## Text section
********************
However, work product protection did not extend to the AI tool’s identity. The court found the plaintiff failed to demonstrate how disclosing the tool’s name would reveal mental impressions or case strategy, and the defendant’s request was “legitimate and reasonable” to assess whether confidentiality had been compromised.

Turning to the protective order, the court rejected both parties’ proposals. The plaintiff’s language permitting AI use in “a secure, closed-circuit environment” addressed concerns about unauthorized access rather than the distinct confidentiality risks posed by widely available platforms. The defendant’s proposal was overly protective and appeared “crafted to fit the precise bounds of Defendant’s contractual engagement with AI providers.”

Judge Braswell instead adopted a provision prohibiting any party from inputting confidential information into any modern AI platform (including generative, analytical or large language model-based tools) unless the AI provider is contractually prohibited from storing or using inputs for training and from disclosing inputs to third parties except where essential to service delivery. The provision also requires that the provider allows the ability to delete confidential information upon request and that parties retain written documentation of these protections.
********************
## Record set
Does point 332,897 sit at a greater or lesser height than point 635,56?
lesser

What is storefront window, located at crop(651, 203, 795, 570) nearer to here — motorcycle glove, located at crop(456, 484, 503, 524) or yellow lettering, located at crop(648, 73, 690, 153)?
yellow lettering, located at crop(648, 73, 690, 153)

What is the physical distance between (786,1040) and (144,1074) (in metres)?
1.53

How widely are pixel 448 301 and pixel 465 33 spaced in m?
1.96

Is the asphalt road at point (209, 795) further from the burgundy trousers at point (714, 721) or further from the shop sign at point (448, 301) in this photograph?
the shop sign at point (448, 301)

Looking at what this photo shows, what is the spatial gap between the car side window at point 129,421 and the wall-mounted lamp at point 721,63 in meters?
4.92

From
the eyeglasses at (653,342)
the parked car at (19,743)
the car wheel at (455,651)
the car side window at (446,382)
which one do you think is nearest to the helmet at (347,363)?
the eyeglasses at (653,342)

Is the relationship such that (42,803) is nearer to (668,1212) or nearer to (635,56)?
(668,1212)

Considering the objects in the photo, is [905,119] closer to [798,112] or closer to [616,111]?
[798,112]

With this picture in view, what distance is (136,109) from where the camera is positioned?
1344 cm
********************
## What this exercise asks
1. Please print the stretch of the court ruling passage from "Judge Braswell instead" through "of these protections.", word for word.
2. In the court ruling passage, which judge adopted the provision on inputting confidential information into AI platforms?
The entries have nothing to do with what comes next.

## Responses in order
1.
Judge Braswell instead adopted a provision prohibiting any party from inputting confidential information into any modern AI platform (including generative, analytical or large language model-based tools) unless the AI provider is contractually prohibited from storing or using inputs for training and from disclosing inputs to third parties except where essential to service delivery. The provision also requires that the provider allows the ability to delete confidential information upon request and that parties retain written documentation of these protections.

2. Judge Braswell